The key components of hearing devices are principally an input converter, an amplifier and an output converter. The input converter is normally a receiving transducer e.g. a microphone and/or an electromagnetic receiver, e.g. an induction coil. The output converter is most frequently realized as an electroacoustic converter e.g. a miniature loudspeaker, or as an electromechanical converter e.g. a bone conduction hearing aid. The amplifier is usually integrated into a signal processing unit. This basic configuration is illustrated in FIG. 1 using the example of a behind-the-ear hearing device. One or a plurality of microphones 2 for recording ambient sound are built into a hearing device housing 1 to be worn behind the ear. A signal processing unit 3 which is also integrated into the hearing device housing 1 processes and amplifies the microphone signals. The output signal for the signal processing unit 3 is transmitted to a loudspeaker or receiver 4, which outputs an acoustic signal. Sound is transmitted through a sound tube, which is affixed in the auditory canal by means of an otoplastic, to the device wearer's eardrum. Power for the hearing device and in particular for the signal processing unit 3 is supplied by means of a battery 5 which is also integrated in the hearing device housing 1.
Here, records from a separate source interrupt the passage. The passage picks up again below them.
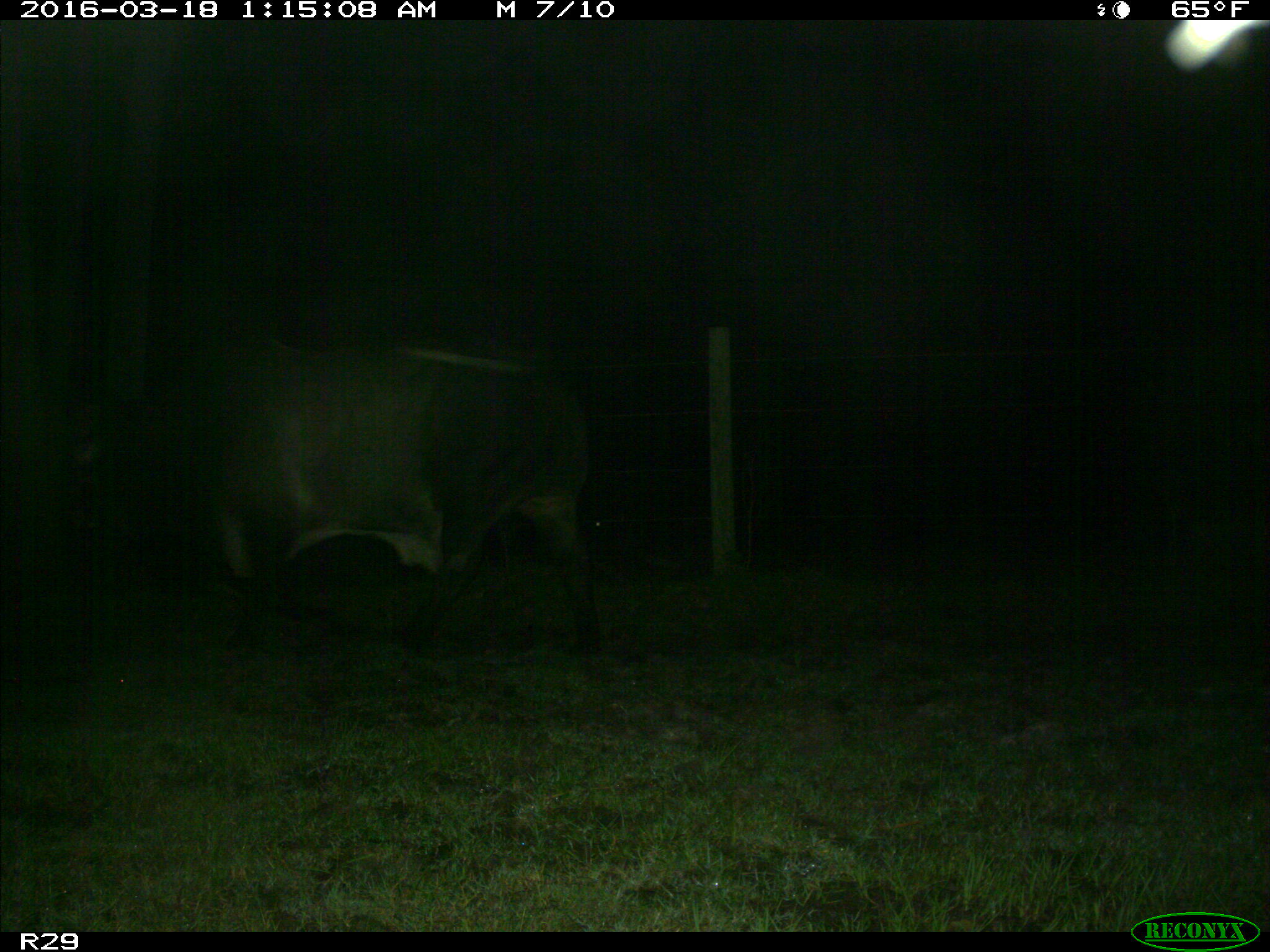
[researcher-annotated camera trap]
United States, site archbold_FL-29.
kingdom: Animalia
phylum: Chordata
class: Mammalia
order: Artiodactyla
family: Bovidae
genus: Bos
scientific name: Bos taurus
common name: domestic cow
Bos taurus (domestic cow).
Hearing devices are very sensitive devices which may however be subject to relatively aggressive environments. It is not only the high air humidity which has to be considered here but also the sweat produced by a hearing device wearer and more aggressive gases and vapors to which the hearing device wearer is exposed at times. Aggressive environmental conditions of this type frequently result in electrical components of the hearing device corroding. Corresponding farms and coatings of hearing device housings were therefore previously proposed in order to prevent aggressive substances from penetrating the hearing device housing.
The publication DE 199 03 090 A1 discloses a waterproof hearing aid. It includes a housing with a battery compartment as well as a sound outlet opening. The battery compartment is sealed from the remaining housing in a waterproof fashion. The sound outlet opening is sealed by an acoustically permeable, waterproof film.
The publication DE 195 02 994 C2 discloses a similarly waterproof hearing aid, which includes a housing with a ventilation opening. A waterproofing facility blocks the ventilation opening and is used to allow air to enter but to prevent the penetration of humidity.